Naquela obra, o autor francês imagina um feito sem precedentes que passaria a ocupar a mente e o tempo ocioso dos engenheiros bélicos americanos, reunidos no fictício Gun Club, entediados após o fim da Guerra Civil que dividiu o país. O projeto encabeçado pelo presidente daquele clube era uma ambiciosa odisséia rumo à Lua: um projétil disparado por um gigantesco canhão deveria levar três voluntários a nosso satélite natural.

A certa altura do folhetim, após realizar os cálculos do projeto, medidas tanto do projétil quanto do canhão disparador, material a ser empregado, data para o lançamento, tudo enfim, Verne passa a imaginar uma lista de investidores internacionais com capital suficiente para bancar tal aventura. O resultado pode ser lido a seguir:

A Vienne, chez S.-M. de Rothschild ;
A Pétersbourg, chez Stieglitz et Ce ;
A Paris, au Crédit mobilier ;
A Stockholm, chez Tottie et Arfuredson ;
A Londres, chez N.-M. de Rothschild et fils ;
A Turin, chez Ardouin et Ce ;
A Berlin, chez Mendelssohn ;
A Genève, chez Lombard, Odier et Ce ;
A Constantinople, à la Banque Ottomane ;
A Bruxelles, chez S. Lambert ;
A Madrid, chez Daniel Weisweller ;
A Amsterdam, au Crédit Néerlandais ;
A Rome, chez Torlonia et Ce ;
A Lisbonne, chez Lecesne ;
A Copenhague, à la Banque privée ;
A Buenos Aires, à la Banque Maua ;
A Rio de Janeiro, même maison ;
A Montevideo, même maison ;
A Valparaiso, chez Thomas La Chambre et Ce ;
A Mexico, chez Martin Daran et Ce ;
A Lima, chez Thomas La Chambre et Ce.


Sim, em três capitais da América Latina, uma certa casa de nome Banque Mauá. Por trás delas, estava o brasileiro, que na vida real se associou a financistas ingleses e abriu filiais ainda na Europa, como Londres e Paris, e nos Estados Unidos, onde operava com o nome Banco Mauá, Mac Gregor & Cia.

Nesta mesma vida real, Mauá trouxe o progresso a vapor a nosso país. O título de Barão veio em 30 de abril de 1854 e não trazia em seu brasão a imagem de uma locomotiva por mera questão de gosto.
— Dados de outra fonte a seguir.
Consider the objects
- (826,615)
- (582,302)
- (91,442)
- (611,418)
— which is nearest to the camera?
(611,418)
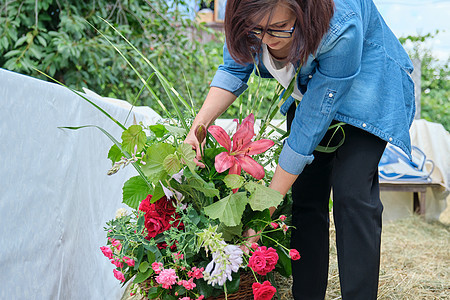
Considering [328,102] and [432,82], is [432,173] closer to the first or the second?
[328,102]

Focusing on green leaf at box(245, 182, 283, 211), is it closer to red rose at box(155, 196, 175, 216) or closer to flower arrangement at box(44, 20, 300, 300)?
flower arrangement at box(44, 20, 300, 300)

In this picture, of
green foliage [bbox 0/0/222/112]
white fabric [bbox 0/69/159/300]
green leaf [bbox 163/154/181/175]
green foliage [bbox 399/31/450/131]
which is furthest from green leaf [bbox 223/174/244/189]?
green foliage [bbox 399/31/450/131]

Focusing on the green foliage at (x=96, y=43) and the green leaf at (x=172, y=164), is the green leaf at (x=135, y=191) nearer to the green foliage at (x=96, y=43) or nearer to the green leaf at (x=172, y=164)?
the green leaf at (x=172, y=164)

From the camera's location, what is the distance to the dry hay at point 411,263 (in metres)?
1.43

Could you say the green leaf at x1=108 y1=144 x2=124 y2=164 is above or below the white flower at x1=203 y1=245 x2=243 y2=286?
above

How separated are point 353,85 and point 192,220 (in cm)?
45

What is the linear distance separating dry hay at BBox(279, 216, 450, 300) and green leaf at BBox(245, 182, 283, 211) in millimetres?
600

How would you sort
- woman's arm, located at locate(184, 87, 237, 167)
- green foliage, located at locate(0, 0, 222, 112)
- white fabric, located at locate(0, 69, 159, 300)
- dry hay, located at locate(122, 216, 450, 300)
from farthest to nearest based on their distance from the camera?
green foliage, located at locate(0, 0, 222, 112) < dry hay, located at locate(122, 216, 450, 300) < woman's arm, located at locate(184, 87, 237, 167) < white fabric, located at locate(0, 69, 159, 300)

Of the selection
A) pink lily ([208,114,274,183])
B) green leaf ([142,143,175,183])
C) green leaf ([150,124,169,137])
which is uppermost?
pink lily ([208,114,274,183])

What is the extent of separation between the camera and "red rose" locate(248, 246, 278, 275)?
33.2 inches

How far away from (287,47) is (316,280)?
1.96 feet

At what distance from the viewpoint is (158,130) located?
1084 millimetres

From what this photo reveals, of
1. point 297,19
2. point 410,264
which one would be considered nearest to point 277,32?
point 297,19

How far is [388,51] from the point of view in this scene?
1.03 metres
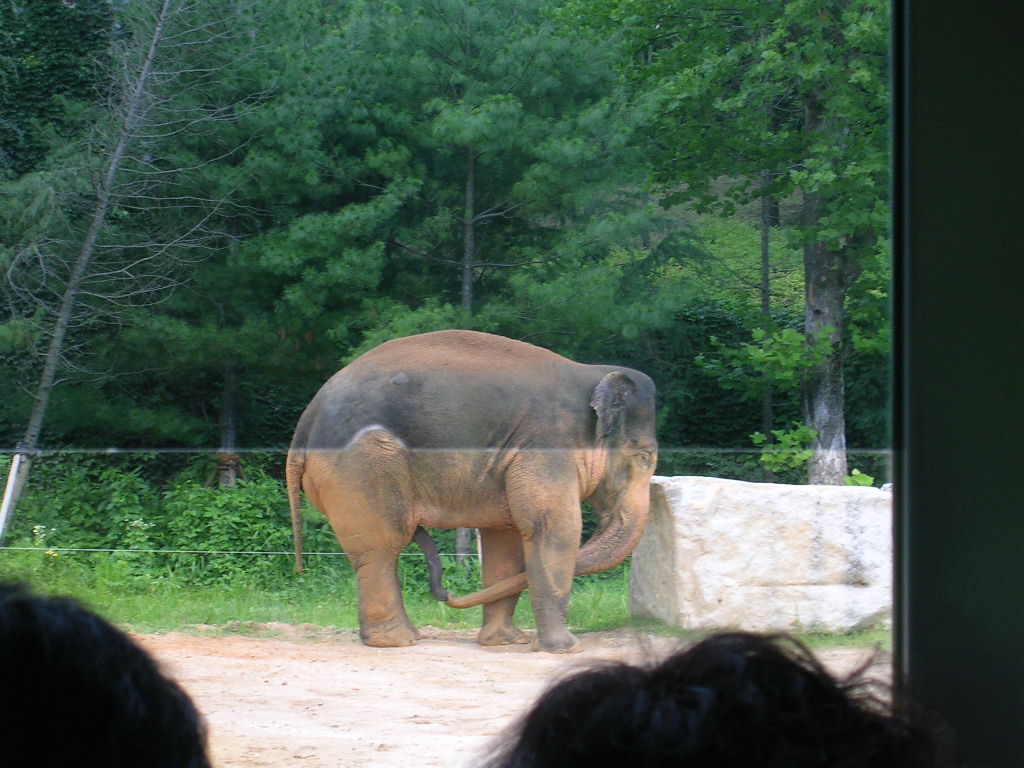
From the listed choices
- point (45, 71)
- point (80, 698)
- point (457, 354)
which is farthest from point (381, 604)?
point (45, 71)

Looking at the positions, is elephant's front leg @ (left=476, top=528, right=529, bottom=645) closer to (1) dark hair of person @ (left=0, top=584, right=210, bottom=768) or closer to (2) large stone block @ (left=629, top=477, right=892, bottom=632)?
(2) large stone block @ (left=629, top=477, right=892, bottom=632)

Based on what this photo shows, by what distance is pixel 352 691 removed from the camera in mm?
1048

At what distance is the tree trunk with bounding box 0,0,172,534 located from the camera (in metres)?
0.96

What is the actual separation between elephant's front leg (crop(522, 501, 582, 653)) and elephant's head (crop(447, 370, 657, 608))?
18mm

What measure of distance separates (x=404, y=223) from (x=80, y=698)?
58 centimetres

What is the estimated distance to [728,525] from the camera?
3.50 ft

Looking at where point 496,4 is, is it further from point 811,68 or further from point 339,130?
point 811,68

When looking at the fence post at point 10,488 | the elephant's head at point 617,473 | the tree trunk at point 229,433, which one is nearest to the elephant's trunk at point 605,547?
the elephant's head at point 617,473

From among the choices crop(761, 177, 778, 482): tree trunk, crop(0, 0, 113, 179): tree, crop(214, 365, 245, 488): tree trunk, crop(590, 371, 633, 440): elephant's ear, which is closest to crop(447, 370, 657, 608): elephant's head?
crop(590, 371, 633, 440): elephant's ear

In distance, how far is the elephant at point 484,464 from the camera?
103cm

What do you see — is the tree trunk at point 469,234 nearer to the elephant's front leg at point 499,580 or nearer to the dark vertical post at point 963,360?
the elephant's front leg at point 499,580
Foi naquele mesmo mês e ano que o gaúcho inaugurou a primeira ferrovia brasileira, 14 km de trilhos unindo o Porto da Estrela, na baía de Guanabara, à estação de Fragoso, na raiz da Serra da Estrela. Foi ainda em 1854 que ele também fundou o estabelecimento responsável pela iluminação a gás no Rio de Janeiro, o que serviu para aposentar os antigos lampiões alimentados com óleo de baleia e dar um ar moderno à capital de um Império. Muitos dos investimentos que ele captou vinham da economia que representou aos cofres públicos a proibição do tráfico internacional de escravos, em 1850.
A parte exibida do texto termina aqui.